### What is required
In the summary below on cat facts and LLM math errors, rewrite the point that begins "People report mixed empirical results" as a short list, keeping its main facts.

### Study text
_ _ _ _ _

Irrelevant facts about cats added to math problems increase LLM errors by 300%

Human Susceptibility to Irrelevant Information

  • The article asserts that humans would “ignore” non-contextual cat facts, but many commenters doubt this.
  • People recall real exams and interviews where irrelevant details did distract or mislead students, especially weaker test-takers or those trained to assume all details matter.
  • Others argue that the specific CatAttack style (a math question followed by “Fun/Interesting fact: …cats…”) is so obviously unrelated that most competent students would not triple their error rate, though they might slow down or feel confused.
  • Several insist this is an empirical question and criticize the paper for speculating about human performance without running a control group.

LLM Attention, Architecture, and Failure Modes

  • Discussion centers on the fact that transformers’ attention ideally focuses on relevant tokens, but training on internet text makes models treat almost everything as potentially meaningful.
  • Extra sentences perturb the model’s internal representations and “anchor” reasoning; models try to find a relationship between the math and the cat trivia instead of discarding it.
  • Some note alternative architectures (e.g., state-space models) already show different context-retrieval behavior and might react differently, but this is unresolved.
  • RLHF may exacerbate the issue by rewarding models for always producing a confident, helpful answer rather than saying “that part is irrelevant.”

Prompting, Context Quality, and Practical Use

  • Several commenters see this as evidence that prompts should be concise and on-topic: “here’s all my code, add this feature” may itself be a CatAttack-style scenario.
  • A common workaround idea: first ask the model to restate or extract only the relevant parts, then solve—though others point out this still requires world knowledge about what is “irrelevant.”
  • People report mixed empirical results: some got ChatGPT 4o wrong with a cat fact; others saw models answer correctly and then separately comment on the trivia; one user couldn’t reproduce failures with a smaller local Llama model.

Security, Evaluation, and Broader Implications

  • CatAttack is viewed as a structured prompt-injection / red-herring attack, similar to prior “red herring” studies; suggestions include adding noise during training and new “perturbed” benchmarks.
  • Potential uses mentioned: CAPTCHAs, confusing safety or spam filters, or stressing LLM-based customer support and agent systems that must handle long, messy context.
  • Several comments push back on “humans do this too” defenses: for high-stakes domains (finance, law, healthcare), LLMs being as distractible as students under exam stress is not an acceptable bar.

_ _ _ _ _

### Dataset excerpt

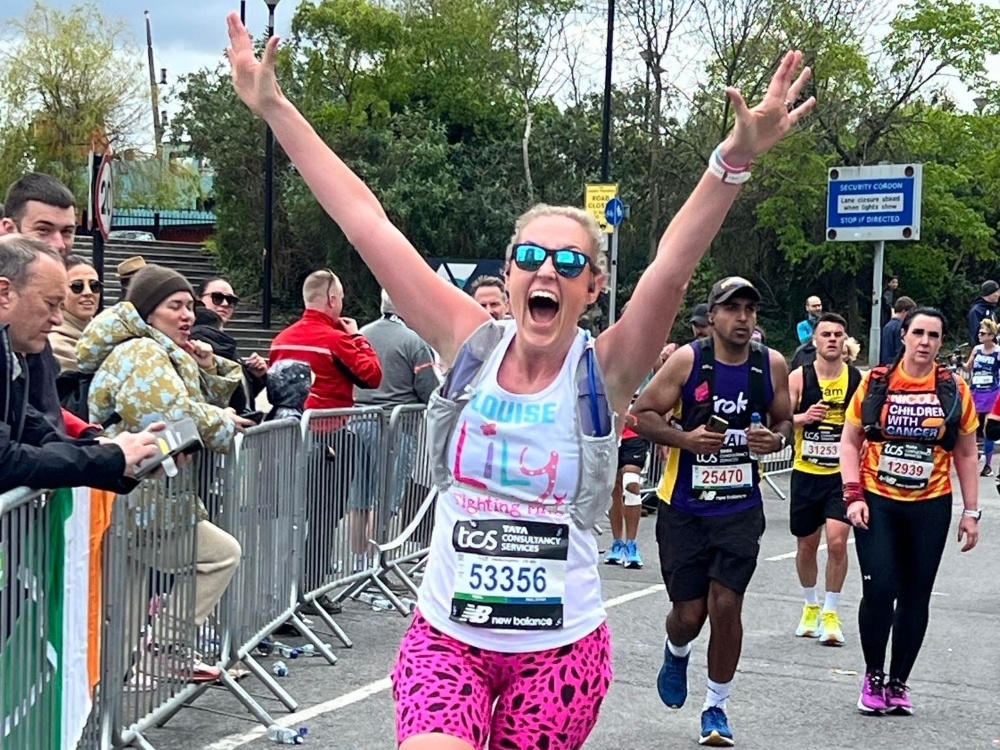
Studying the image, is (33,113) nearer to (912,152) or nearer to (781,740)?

_ _ _ _ _

### Response below
- People's own tests gave mixed results.
- Some made ChatGPT 4o answer wrong by adding a cat fact.
- Others saw models answer correctly and then comment on the trivia separately.
- One user could not reproduce failures with a smaller local Llama model.